Chemobrain is a term for the mental problems or brain fog that is associated with chemotherapy treatment. While patients complained of problems for years, clinicians and researchers had trouble pinpointing and documenting the symptoms; in part because they vary from one patient to another. There may also be many different causes. Learn more about chemobrain from the video.
Cancer patients and survivors can experience significant impacts on their quality of life that last for years because of these cognitive impairments; they may have memory lapses, trouble concentrating, or difficulty finishing sentences for example. These symptoms can sometimes continue after treatment ends, and patients may have a hard time returning to their normal lives. It would be helpful to clinicians to know who is at risk for these symptoms, but to do so, a reliable biomarker of chemobrain has to be established.
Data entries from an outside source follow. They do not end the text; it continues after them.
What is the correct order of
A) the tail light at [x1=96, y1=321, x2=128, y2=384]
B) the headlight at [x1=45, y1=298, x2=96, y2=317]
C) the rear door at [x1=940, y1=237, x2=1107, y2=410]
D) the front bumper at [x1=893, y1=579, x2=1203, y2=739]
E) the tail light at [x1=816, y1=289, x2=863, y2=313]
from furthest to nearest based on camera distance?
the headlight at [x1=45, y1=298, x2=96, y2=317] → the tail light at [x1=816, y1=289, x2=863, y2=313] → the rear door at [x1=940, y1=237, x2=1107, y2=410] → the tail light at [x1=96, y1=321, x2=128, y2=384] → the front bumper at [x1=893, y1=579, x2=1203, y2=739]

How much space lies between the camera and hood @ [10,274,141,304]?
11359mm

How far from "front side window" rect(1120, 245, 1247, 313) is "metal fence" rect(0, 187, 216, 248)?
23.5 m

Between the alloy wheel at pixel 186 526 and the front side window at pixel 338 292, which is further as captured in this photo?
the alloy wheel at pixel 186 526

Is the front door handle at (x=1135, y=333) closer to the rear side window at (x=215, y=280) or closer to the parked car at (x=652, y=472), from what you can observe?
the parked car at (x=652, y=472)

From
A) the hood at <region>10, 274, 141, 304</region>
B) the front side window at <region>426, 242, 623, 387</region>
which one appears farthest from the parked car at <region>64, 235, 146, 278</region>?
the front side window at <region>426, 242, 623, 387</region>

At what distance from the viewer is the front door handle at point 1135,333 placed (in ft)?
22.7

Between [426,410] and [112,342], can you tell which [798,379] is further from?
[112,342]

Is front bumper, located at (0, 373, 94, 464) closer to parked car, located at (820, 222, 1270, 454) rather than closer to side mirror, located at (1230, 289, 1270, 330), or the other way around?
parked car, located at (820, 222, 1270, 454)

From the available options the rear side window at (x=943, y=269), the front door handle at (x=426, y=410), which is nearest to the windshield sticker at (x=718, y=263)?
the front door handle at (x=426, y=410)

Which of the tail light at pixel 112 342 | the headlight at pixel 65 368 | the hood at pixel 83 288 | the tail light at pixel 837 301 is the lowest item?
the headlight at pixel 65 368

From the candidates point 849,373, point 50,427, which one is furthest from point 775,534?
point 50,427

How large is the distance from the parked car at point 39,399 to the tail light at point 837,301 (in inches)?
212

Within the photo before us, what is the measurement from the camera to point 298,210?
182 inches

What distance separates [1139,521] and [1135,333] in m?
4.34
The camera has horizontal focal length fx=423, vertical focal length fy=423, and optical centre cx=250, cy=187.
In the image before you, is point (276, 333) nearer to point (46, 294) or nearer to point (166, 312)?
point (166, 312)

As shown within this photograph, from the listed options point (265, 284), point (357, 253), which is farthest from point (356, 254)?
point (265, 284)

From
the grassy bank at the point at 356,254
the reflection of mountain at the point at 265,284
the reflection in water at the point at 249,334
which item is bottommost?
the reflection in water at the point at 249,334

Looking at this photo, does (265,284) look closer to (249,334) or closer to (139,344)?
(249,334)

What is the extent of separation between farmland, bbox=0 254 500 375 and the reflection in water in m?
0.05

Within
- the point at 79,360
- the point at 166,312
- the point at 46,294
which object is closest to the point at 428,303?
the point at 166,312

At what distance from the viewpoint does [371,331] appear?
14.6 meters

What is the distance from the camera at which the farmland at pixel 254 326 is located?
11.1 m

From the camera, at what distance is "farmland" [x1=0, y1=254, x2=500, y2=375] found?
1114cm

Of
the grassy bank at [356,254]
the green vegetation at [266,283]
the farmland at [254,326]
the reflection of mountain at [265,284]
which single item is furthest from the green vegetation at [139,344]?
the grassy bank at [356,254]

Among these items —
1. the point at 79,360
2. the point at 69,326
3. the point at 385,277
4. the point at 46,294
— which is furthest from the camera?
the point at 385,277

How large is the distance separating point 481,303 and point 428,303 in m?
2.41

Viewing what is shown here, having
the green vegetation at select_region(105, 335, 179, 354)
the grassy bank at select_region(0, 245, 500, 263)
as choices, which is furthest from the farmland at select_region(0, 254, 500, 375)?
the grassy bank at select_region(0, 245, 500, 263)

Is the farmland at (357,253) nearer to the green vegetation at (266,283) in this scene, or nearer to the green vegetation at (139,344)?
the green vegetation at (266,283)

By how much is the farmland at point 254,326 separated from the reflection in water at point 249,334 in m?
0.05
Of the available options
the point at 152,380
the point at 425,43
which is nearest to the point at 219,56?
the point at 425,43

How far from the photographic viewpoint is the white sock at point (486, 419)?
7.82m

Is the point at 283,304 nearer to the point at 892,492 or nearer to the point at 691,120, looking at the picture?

Researchers have taken steps toward that goal.
"By identifying the clinically relevant factors which predispose patients to chemobrain, more appropriate interventions can be tailored accordingly to patients who are at a higher risk of developing cognitive impairment," explained Associate Professor Alexandre Chan of the Department of Pharmacy, National University of Singapore (NUS) Faculty of Science. Chan led a team of researchers in a search for potential biomarkers.
One such biomarker is dehydroepiandrosterone (DHEA) and its sulfated form (DHEAS), together the neurosteroids are sometimes called DHEA(S). The researchers identified them as chemobrain biomarkers, as reported in Pharmacotherapy: The Journal of Human Pharmacology and Drug Therapy.
In this study, 81 early-stage breast cancer patients without previous chemotherapy exposure, but who were scheduled to receive it as a treatment, were recruited. Patients were asked to complete questionnaires, self-assessments of cognitive function in several areas, and a computerized neuropsychological test before, during and after treatment.
The scientists found that if a patient had high plasma levels of DHEAS before their chemotherapy treatment, they were at lower risk of getting chemobrain that impacted mental acuity and verbal fluency, specifically.
"Our findings suggest that patients with higher prechemotherapy DHEAS levels had lower odds of developing self-perceived cognitive impairment. However, future studies are required to further investigate the effect of DHEA(S) on specific cognitive domains and to validate our findings in independent cohorts," said graduate student and first author of the report Toh Yi Long.
The researchers are continuing to pursue this work. They are interested in therapies for chemobrain, which may also help with other complications of cancer treatment. The overall aim is to improve the quality of life for recovering cancer patients.